Being one of the continent’s first electricity utilities has put it at the forefront of innovation – not only technologically but also for solving more recent 21st-century problems like creating last-mile energy access, dealing with the unbundling question and figuring out what an African philosophy of managing a utility looks like.

Eskom is a bellwether for Africa’s electricity utilities who want to pre-empt what their next big problems are going to be.

Creating Africa’s fifth-best electrification rate spawned a new set of problems at the end of the 1990s. Eskom’s herculean effort saw it go from 300,000 new energy access points in 1993 to half a million in 1997 and then 1,75 million in 1999.

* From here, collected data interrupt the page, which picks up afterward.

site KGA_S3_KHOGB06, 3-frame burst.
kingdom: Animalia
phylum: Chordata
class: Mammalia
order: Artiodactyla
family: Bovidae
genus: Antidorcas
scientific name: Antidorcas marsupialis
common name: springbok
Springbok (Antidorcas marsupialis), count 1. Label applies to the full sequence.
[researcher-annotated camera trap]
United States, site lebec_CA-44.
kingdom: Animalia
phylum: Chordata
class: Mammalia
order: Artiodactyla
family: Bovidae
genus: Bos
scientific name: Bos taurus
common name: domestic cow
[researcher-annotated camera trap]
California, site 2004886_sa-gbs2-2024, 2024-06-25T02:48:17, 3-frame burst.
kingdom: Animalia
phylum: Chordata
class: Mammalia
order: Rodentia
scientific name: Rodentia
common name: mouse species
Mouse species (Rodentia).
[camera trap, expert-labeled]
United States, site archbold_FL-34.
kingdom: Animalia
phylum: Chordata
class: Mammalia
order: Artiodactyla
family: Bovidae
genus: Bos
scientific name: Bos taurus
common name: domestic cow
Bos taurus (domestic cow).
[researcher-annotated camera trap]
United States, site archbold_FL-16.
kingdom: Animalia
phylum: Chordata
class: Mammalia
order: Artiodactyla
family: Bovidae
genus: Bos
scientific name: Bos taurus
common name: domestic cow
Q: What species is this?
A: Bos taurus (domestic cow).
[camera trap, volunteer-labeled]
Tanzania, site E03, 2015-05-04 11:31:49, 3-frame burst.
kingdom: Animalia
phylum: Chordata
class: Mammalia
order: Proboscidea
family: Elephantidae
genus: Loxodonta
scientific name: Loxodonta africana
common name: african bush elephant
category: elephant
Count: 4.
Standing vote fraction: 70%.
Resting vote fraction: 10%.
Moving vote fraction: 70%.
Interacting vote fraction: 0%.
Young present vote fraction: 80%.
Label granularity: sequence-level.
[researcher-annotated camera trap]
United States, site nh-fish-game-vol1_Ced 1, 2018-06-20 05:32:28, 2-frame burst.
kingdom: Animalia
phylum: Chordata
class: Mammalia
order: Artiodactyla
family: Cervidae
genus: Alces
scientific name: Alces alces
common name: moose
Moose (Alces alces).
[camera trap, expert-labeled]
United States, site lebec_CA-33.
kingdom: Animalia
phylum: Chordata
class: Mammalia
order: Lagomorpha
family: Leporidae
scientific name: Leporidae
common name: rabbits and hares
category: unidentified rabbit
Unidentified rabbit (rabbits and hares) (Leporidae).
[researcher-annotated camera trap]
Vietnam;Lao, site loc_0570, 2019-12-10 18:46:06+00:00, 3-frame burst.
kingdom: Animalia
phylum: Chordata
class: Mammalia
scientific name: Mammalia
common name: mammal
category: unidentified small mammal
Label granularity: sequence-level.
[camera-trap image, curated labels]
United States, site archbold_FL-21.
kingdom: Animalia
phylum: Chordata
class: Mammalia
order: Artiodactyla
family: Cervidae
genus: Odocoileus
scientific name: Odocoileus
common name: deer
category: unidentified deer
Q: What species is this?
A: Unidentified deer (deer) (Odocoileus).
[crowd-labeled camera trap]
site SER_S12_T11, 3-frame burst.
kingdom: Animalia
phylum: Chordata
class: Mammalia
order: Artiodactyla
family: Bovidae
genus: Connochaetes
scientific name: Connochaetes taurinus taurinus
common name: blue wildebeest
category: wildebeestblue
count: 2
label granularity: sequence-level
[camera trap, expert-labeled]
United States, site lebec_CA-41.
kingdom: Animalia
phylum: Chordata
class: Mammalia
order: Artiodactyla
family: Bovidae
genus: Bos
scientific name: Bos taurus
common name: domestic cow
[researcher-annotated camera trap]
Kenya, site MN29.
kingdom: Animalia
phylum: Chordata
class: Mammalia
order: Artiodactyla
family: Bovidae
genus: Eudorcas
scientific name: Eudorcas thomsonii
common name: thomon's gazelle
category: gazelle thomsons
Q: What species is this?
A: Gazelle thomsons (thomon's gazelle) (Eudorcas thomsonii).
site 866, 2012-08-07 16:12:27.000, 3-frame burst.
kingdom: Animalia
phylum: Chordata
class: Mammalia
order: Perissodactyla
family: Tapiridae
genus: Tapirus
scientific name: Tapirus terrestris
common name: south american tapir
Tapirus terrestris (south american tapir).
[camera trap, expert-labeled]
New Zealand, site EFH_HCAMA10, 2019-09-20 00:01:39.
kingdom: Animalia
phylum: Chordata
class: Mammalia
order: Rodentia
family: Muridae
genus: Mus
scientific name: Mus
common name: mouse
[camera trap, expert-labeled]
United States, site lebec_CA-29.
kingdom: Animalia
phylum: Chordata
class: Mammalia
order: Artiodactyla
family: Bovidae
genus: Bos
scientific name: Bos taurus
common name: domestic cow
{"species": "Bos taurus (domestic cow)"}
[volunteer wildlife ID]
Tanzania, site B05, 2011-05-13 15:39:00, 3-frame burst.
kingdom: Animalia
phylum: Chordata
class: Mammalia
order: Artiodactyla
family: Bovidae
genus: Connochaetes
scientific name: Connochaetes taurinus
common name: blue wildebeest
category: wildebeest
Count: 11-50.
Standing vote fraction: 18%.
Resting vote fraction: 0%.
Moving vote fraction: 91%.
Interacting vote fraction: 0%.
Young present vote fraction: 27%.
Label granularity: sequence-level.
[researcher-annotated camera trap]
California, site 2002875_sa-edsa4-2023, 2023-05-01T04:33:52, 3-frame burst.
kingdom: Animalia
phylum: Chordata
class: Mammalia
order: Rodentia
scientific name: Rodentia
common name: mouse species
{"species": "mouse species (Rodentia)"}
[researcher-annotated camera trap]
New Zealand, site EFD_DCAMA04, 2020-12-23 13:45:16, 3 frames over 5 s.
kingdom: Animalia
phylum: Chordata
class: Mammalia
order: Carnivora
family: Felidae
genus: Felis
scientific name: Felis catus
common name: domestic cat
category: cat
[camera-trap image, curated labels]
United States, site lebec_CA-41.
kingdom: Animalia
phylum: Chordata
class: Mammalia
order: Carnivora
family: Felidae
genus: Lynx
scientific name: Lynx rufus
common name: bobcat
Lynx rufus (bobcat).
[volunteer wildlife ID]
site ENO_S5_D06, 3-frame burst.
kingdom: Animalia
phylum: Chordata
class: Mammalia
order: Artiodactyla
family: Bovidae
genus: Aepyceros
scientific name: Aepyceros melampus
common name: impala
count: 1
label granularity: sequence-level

In 2000, Eskom had 24 power stations providing 41,298MW, supplying more than half of the electricity generated across Africa, earning R23,569 million in electricity sales and showing a R18.7 billion profit after tax. The population was roughly 46.81 million, peak demand on the system reached 29,188MW, and the utility had electrified 2,391,684 homes.

But, Eskom’s 84.39% electricity access rate in 2020 (as per was a 0.61% decline from 2019, reflecting the latest drag on Africa’s electrification efforts – COVID-19. According to the IEA’s Energy Progress Report, the pandemic’s financial impact has made basic electricity services unaffordable to 30 million more people, primarily in Africa.

Today it has a dispatchable capacity of 484GW, but an energy availability factor (EAF) sitting around under 50% and a net loss after tax of R62 billion (despite an operating profit of R204 billion, its gross debt and borrowing of R396 billion overshadow all figures). Without implementing loadshedding, the country would go dark, and things don’t look promising. A net loss after tax of R20.1 billion is forecast for 2022, thanks to declining sales volumes, increased maintenance spending and a higher spend on Open Cycle Gas Turbine fuel oil because of the low EAF and capacity constraints.

To distribute or not

Providing electricity to distribute across 278 municipalities with varying levels of financial competence, expertise and wherewithal, has created a myriad of problems, not least of which is a very high level of debt. Arrear municipal debt escalated by a further R9.5 billion from 2021 to 2022, to bring it to R44.8 billion. “Non-adherence to payment agreements continues to contribute to the increase in arrear municipal debt,” reads Eskom’s Group annual results for the year ending March 2022.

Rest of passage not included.